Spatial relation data
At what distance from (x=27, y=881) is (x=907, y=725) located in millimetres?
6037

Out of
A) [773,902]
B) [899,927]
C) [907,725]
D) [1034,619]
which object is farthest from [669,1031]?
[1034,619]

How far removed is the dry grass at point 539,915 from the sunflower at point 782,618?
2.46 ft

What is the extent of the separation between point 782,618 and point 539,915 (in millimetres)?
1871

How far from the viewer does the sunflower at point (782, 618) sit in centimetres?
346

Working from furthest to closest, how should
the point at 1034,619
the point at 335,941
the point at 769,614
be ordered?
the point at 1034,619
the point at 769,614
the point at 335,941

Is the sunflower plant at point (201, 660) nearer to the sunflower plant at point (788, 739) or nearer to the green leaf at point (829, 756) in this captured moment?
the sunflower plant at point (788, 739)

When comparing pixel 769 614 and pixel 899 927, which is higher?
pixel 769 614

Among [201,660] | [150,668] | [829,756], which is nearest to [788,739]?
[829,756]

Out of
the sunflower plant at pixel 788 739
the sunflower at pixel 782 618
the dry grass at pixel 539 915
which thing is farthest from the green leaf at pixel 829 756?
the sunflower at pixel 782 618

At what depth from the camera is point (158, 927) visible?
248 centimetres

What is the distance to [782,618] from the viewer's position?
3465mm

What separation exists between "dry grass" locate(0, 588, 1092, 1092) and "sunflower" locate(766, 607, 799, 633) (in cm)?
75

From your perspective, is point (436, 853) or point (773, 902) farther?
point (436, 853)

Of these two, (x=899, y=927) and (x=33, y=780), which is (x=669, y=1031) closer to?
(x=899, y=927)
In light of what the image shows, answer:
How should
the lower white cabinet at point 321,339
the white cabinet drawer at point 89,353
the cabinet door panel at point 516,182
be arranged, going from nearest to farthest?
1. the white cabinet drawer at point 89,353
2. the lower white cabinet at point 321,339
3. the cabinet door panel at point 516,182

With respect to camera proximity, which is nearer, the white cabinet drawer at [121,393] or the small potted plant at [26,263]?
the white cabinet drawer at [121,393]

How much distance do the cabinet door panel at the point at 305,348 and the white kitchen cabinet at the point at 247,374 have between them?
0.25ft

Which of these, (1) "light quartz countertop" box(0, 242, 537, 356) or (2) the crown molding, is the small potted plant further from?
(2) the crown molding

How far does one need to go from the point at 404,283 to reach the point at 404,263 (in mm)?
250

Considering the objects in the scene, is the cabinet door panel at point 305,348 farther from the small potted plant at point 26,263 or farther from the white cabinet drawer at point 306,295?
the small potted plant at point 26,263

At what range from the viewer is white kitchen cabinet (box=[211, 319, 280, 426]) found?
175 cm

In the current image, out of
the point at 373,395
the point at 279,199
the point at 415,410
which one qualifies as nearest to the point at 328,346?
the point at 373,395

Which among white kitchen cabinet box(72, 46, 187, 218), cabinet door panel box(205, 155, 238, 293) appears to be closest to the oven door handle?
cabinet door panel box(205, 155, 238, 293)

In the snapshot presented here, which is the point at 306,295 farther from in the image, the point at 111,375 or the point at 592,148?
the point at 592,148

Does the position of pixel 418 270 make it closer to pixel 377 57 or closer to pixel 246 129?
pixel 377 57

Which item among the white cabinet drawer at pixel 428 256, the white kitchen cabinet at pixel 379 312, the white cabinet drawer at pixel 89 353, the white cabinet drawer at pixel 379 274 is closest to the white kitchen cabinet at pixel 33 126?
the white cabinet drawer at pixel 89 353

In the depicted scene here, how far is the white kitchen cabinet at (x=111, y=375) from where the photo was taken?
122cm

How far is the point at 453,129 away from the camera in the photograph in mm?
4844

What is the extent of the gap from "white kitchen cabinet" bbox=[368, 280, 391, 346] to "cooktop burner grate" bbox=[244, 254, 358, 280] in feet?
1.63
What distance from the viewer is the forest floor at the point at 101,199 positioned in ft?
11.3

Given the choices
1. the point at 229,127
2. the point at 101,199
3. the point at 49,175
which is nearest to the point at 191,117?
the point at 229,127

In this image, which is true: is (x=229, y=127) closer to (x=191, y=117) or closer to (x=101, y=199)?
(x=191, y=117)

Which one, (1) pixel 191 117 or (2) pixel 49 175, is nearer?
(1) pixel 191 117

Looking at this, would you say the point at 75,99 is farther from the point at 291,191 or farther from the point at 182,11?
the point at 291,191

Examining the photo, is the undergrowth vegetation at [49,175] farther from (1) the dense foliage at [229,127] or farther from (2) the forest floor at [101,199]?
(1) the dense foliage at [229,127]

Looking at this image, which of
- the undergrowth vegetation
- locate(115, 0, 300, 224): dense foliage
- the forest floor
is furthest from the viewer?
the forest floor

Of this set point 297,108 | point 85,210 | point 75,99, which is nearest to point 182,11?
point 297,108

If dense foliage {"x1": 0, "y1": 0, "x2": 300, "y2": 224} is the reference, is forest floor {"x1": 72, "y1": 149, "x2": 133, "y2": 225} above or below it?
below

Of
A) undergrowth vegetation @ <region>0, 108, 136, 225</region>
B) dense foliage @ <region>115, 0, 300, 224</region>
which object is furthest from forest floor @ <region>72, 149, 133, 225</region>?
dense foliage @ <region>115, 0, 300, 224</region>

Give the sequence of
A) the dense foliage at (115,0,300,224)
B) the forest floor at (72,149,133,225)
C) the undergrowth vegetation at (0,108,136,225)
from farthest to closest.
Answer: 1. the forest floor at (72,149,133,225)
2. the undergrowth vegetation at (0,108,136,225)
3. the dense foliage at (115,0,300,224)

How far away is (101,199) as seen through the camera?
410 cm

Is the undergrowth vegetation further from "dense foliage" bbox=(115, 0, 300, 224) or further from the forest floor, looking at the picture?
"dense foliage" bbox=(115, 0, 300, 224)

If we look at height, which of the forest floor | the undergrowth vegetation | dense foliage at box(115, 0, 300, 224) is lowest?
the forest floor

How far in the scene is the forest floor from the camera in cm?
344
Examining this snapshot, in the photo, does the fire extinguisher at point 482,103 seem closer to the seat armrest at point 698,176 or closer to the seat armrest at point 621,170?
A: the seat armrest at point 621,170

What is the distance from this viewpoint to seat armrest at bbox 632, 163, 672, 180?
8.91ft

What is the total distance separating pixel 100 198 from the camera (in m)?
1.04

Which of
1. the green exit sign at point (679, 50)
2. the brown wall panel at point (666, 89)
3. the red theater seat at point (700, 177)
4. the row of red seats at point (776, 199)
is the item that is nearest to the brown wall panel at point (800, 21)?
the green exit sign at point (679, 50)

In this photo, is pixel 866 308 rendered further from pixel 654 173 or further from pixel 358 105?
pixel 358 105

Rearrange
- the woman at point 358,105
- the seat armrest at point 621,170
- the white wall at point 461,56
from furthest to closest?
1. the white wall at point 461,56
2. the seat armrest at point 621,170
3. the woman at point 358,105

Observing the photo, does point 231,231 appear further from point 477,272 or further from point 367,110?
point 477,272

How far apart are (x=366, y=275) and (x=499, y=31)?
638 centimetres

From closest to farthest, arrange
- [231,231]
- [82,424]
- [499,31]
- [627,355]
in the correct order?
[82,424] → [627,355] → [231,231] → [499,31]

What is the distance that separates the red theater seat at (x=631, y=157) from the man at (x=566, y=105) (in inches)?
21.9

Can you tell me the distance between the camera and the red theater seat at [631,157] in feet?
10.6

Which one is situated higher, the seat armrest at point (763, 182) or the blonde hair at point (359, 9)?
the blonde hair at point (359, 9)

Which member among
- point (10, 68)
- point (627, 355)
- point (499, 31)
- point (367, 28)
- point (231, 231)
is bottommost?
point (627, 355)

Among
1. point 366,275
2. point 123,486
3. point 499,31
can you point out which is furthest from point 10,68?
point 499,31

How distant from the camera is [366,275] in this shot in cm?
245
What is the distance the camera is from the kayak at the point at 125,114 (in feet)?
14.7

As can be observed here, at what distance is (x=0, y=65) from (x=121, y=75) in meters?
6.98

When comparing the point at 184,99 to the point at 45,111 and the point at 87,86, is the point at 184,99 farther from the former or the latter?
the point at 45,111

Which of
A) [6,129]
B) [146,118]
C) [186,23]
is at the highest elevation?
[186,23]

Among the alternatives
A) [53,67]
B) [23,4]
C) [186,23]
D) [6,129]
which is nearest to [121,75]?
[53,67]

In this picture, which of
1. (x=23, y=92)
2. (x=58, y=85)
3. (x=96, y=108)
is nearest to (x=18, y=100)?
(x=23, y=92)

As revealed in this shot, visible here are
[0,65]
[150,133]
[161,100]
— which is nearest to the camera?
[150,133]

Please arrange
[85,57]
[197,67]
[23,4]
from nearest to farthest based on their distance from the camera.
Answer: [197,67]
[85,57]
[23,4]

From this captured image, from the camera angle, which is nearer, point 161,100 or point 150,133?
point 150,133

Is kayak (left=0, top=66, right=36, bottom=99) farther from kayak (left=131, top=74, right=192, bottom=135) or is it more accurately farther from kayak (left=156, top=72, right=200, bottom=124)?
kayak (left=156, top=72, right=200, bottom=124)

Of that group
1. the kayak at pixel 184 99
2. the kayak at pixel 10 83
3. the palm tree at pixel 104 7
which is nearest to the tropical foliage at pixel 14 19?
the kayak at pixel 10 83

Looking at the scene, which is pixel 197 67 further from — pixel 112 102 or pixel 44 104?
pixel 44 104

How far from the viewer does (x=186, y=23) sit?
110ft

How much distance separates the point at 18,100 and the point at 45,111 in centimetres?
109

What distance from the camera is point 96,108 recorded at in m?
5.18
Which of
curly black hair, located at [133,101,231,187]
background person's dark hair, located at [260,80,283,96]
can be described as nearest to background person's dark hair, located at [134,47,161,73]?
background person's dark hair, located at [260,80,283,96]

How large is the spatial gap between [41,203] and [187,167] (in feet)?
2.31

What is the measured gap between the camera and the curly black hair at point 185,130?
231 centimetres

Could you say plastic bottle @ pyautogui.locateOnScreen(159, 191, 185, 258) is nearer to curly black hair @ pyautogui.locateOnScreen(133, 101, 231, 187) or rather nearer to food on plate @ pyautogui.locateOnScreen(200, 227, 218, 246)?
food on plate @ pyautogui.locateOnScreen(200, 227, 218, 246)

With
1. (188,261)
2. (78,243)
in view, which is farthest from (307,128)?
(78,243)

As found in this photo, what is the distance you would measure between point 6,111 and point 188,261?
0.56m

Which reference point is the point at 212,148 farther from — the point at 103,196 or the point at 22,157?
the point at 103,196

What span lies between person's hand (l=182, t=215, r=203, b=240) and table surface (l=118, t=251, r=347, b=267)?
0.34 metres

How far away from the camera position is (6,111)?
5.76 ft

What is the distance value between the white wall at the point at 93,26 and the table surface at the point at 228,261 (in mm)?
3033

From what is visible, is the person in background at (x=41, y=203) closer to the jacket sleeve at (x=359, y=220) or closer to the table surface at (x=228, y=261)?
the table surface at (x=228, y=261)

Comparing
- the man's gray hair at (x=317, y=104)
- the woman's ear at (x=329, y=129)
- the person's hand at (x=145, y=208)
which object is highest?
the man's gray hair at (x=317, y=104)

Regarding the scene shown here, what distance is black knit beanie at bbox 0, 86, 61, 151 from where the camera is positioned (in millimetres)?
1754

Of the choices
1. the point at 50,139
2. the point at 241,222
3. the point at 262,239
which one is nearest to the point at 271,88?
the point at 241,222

**Goal:** Begin at the line containing "From what is" and reproduce each line through the end of the records above.

**Solution to this problem:**
From what is visible, is the person in background at (x=41, y=203) closer to the jacket sleeve at (x=359, y=220) or closer to the table surface at (x=228, y=261)?
the table surface at (x=228, y=261)

Comparing
- the man's gray hair at (x=317, y=104)
- the woman's ear at (x=329, y=129)
- the person's hand at (x=145, y=208)
which object is highest?
the man's gray hair at (x=317, y=104)

Regarding the scene shown here, what distance is black knit beanie at bbox 0, 86, 61, 151 from where the camera is positioned (in millimetres)?
1754

Of the choices
1. the point at 50,139
2. the point at 241,222
3. the point at 262,239
which one is nearest to the point at 271,88?
the point at 241,222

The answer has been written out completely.